Goal of Smart Chunking:
Create chunks that:
- Preserve meaning
- Respect document structure
- Are easy to retrieve
- Fit within model limits
Each chunk should stand alone during retrieval.
What Smart Chunking Means:
Smart chunking focuses on:
- Semantic boundaries (sentences, paragraphs, sections)
- Logical completeness (a chunk answers something useful)
- Controlled size (model-aware)
- Overlap (to preserve context)
Key Principles of Smart Chunking
1. Chunk by Meaning, Not Just Size
Chunks should represent a complete thought, such as:
- A policy rule
- A definition
- A procedure step
- A paragraph or section
Avoid breaking sentences or ideas mid-way.
2. Respect Document Structure:
Use natural boundaries like:
- Paragraph breaks
- Headings
- Page boundaries (especially for PDFs)
This significantly improves retrieval coherence.
3. Use Overlap to Preserve Context:
Overlap helps when:
- Information spans chunk boundaries
- Follow-up sentences depend on earlier ones
Best practice: 10–20% of chunk size
4. Keep Chunk Size Model-Aware
There is no single perfect chunk size. Common industry practice:
300–800 tokens per chunk
Chunk size depends on:
- Embedding model limits
- LLM context window
- Retrieval strategy (top-K, reranking, hybrid search)
👉 Chunking must be model-aware, not arbitrary.
Example: Smart Chunking by Paragraph with Overlap
import re
def smart_chunk(
text: str,
chunk_size: int = 500,
overlap: int = 100
):
sentences = re.split(r'(?<=[.!?])\s+', text)
chunks = []
current_chunk = ""
for sentence in sentences:
if len(current_chunk) + len(sentence) <= chunk_size:
current_chunk += " " + sentence
else:
chunks.append(current_chunk.strip())
# overlap handling
current_chunk = current_chunk[-overlap:] + " " + sentence
if current_chunk:
chunks.append(current_chunk.strip())
return chunks
Apply Chunking to All Documents
all_chunks = []
for doc in docs:
chunks = smart_chunk(doc["text"])
for i, chunk in enumerate(chunks):
all_chunks.append({
"chunk_text": chunk,
"metadata": {
**doc["metadata"],
"chunk_id": i
}
})
print(len(all_chunks))
Why This Works Better in RAG
Smart chunking is not just a preprocessing step—it directly determines retrieval quality, answer accuracy, and system reliability.
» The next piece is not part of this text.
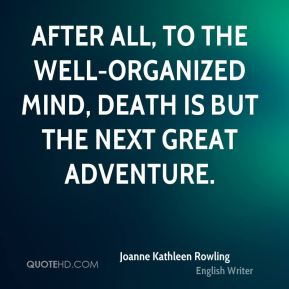 After all, to the well-organized mind, death is but the next great adventure.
Here's why it works better in real RAG systems.
1. Better Retrieval
When chunks contain complete ideas:
- Each chunk represents a clear semantic unit
- Embeddings capture the true meaning, not fragments
- Similarity search becomes more accurate
As a result:
- The vector database retrieves relevant chunks
- Fewer irrelevant or partial matches are returned
👉 Good chunks = meaningful embeddings = better retrieval
2. Better Answers
With smart chunking:
- Retrieved context is coherent and self-contained
- LLMs don't need to "guess" missing information
- Answers are more grounded in facts
This leads to:
- Fewer hallucinations
- More precise and complete responses
- Better alignment with source documents
👉 LLMs perform best when context is logically complete
3. Easier Debugging (Very Important in Production)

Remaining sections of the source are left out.